A preocupação de algumas entidades com a possível degradação da mata ciliar (vegetação que fica próxima aos rios, porque aproveita a água do lençol freático que aflora às suas margens) e dos ambientes de manguezal (ambientes de transição entre o mar e o continente, com uma vegetação específica que consegue prosperar ali) devido à implantação de ciclovias pode ser um pouco exagerada. A construção à beira dos rios, evidentemente, vai acarretar algum grau de desmatamento ou retirada da cobertura nativa com mobilização de terra, porém, de um modo geral, o impacto positivo em longo prazo deve superar o negativo, caso a ciclovia seja operada e mantida adequadamente. O que prevalece, com relação ao meio ambiente, é a preservação das margens dos rios, seja impedindo a ocupação, seja com ações de replantio, como acontece na lagoa Rodrigo de Freitas e em outros locais.

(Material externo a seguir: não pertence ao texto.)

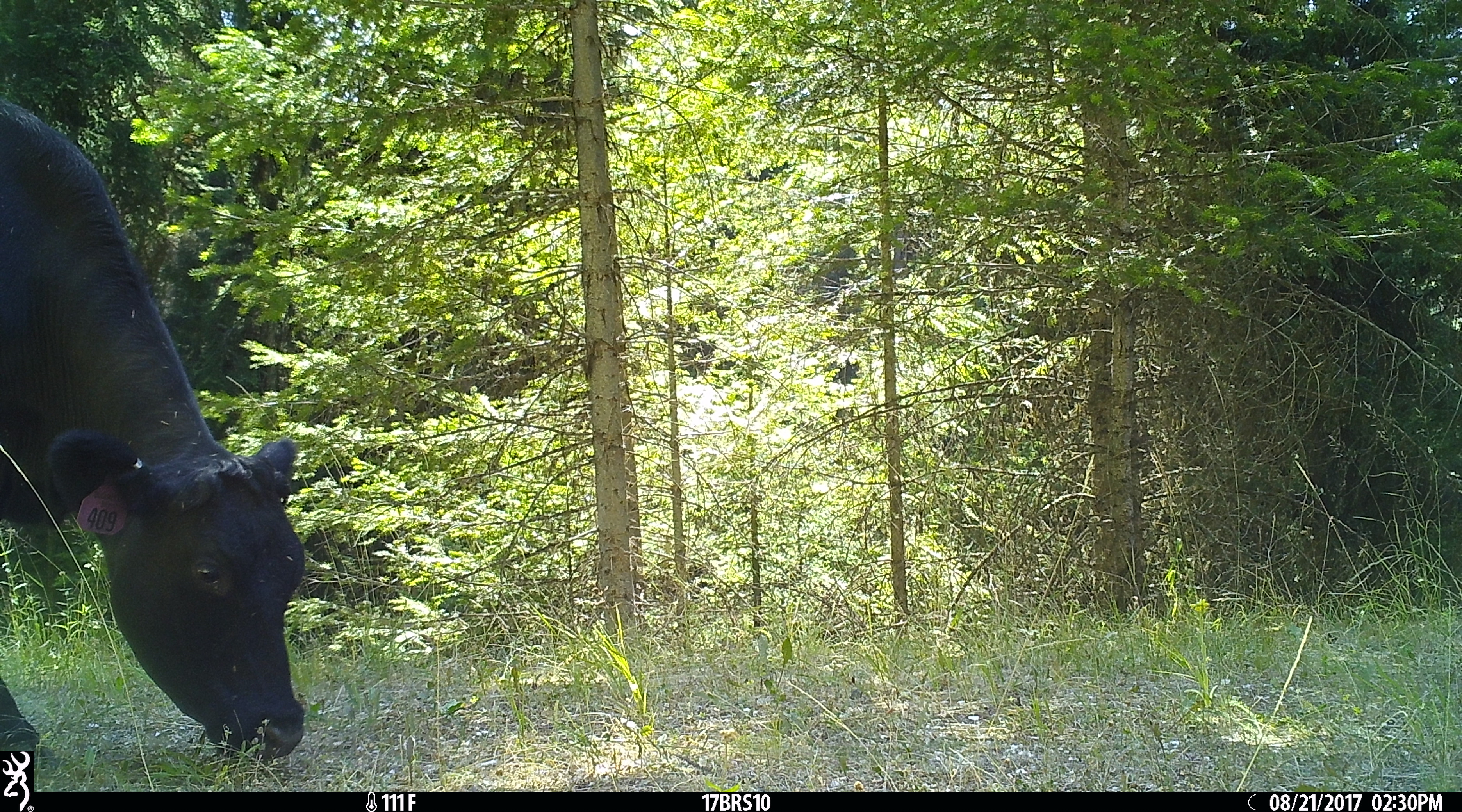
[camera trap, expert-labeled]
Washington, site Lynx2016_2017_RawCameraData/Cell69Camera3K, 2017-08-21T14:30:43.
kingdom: Animalia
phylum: Chordata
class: Mammalia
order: Artiodactyla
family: Bovidae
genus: Bos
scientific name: Bos taurus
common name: domestic cattle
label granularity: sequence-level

O projeto deve atentar para o problema do caos urbano. No Rio de Janeiro, por exemplo, a movimentação intensa de veículos e a falta de segurança podem ser um entrave à disseminação de ciclovias. Ao contrário de outras cidades e países, aqui não se vê uma família despreocupada andando de bicicleta pelas ruas à meia-noite. Esse fator também deve ser levado em conta.”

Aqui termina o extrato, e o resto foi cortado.